━━━━━ Provided data ━━━━━

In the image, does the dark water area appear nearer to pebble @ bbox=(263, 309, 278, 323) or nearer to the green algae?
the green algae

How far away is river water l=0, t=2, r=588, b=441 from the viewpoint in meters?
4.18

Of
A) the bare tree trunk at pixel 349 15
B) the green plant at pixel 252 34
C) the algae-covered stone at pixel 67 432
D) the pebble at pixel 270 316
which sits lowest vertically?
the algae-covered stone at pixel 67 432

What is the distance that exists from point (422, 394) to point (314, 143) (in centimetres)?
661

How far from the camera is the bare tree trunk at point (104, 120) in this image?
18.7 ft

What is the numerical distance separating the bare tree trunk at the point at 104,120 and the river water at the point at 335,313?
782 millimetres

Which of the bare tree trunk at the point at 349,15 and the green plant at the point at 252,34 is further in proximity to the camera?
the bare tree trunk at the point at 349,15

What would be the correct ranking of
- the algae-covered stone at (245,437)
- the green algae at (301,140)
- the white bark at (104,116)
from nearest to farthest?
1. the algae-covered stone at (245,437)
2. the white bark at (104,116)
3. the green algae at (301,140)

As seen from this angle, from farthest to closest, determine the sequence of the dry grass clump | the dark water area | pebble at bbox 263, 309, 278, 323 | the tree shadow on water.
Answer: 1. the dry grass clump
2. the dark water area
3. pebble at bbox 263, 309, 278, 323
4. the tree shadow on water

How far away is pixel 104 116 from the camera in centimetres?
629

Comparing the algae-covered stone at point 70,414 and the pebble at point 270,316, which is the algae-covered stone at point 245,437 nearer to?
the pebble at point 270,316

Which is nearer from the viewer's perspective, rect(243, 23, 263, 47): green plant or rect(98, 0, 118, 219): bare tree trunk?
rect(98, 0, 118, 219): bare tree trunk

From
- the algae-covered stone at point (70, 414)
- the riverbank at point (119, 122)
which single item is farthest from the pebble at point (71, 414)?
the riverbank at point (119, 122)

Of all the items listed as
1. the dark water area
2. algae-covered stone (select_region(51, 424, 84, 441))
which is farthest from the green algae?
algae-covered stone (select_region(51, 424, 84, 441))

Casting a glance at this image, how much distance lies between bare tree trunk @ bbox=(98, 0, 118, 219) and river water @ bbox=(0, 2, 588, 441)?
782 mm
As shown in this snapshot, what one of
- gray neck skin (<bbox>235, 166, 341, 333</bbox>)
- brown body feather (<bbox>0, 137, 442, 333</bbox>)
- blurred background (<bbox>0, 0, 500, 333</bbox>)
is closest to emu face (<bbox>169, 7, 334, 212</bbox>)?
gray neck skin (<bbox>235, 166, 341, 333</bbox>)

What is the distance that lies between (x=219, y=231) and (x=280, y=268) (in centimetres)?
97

━━━━━

Your instructions
Reproduce all of the data above line for line, without changing a single character.

Exercise result
In the image, does the dark water area appear nearer to pebble @ bbox=(263, 309, 278, 323) or nearer to the green algae?
the green algae

How far away is river water l=0, t=2, r=588, b=441 from the viewpoint in meters?
4.18

Of
A) the bare tree trunk at pixel 349 15
B) the green plant at pixel 252 34
C) the algae-covered stone at pixel 67 432
D) the pebble at pixel 270 316
which sits lowest vertically?
the algae-covered stone at pixel 67 432

What is the distance that exists from point (422, 394) to point (314, 143) (in centimetres)?
661

How far from the camera is the bare tree trunk at point (104, 120) in this image?
18.7 ft

What is the numerical distance separating the bare tree trunk at the point at 104,120 and the river water at the point at 335,313?
782 millimetres

Which of the bare tree trunk at the point at 349,15 and the green plant at the point at 252,34 is further in proximity to the camera?
the bare tree trunk at the point at 349,15

What would be the correct ranking of
- the algae-covered stone at (245,437)
- the green algae at (301,140)
- the white bark at (104,116)
from nearest to farthest?
1. the algae-covered stone at (245,437)
2. the white bark at (104,116)
3. the green algae at (301,140)

As seen from this angle, from farthest to closest, determine the sequence of the dry grass clump | the dark water area | pebble at bbox 263, 309, 278, 323 | the tree shadow on water.
Answer: 1. the dry grass clump
2. the dark water area
3. pebble at bbox 263, 309, 278, 323
4. the tree shadow on water

How far away is pixel 104 116 from the camera in centimetres?
629

Comparing the algae-covered stone at point 70,414 and the pebble at point 270,316, which is the algae-covered stone at point 245,437 nearer to?
the pebble at point 270,316

Which is nearer from the viewer's perspective, rect(243, 23, 263, 47): green plant or rect(98, 0, 118, 219): bare tree trunk?
rect(98, 0, 118, 219): bare tree trunk

From
- the algae-covered stone at point (70, 414)
- the riverbank at point (119, 122)
which single item is farthest from the pebble at point (71, 414)?
the riverbank at point (119, 122)

Of all the items listed as
1. the dark water area
2. algae-covered stone (select_region(51, 424, 84, 441))
which is farthest from the green algae?
algae-covered stone (select_region(51, 424, 84, 441))

Casting a glance at this image, how much distance lies between bare tree trunk @ bbox=(98, 0, 118, 219) and river water @ bbox=(0, 2, 588, 441)?
782 mm
As shown in this snapshot, what one of
- gray neck skin (<bbox>235, 166, 341, 333</bbox>)
- brown body feather (<bbox>0, 137, 442, 333</bbox>)
- blurred background (<bbox>0, 0, 500, 333</bbox>)
is closest to emu face (<bbox>169, 7, 334, 212</bbox>)?
gray neck skin (<bbox>235, 166, 341, 333</bbox>)

What is the distance that lies between (x=219, y=231) and (x=280, y=268) (in centimetres)?
97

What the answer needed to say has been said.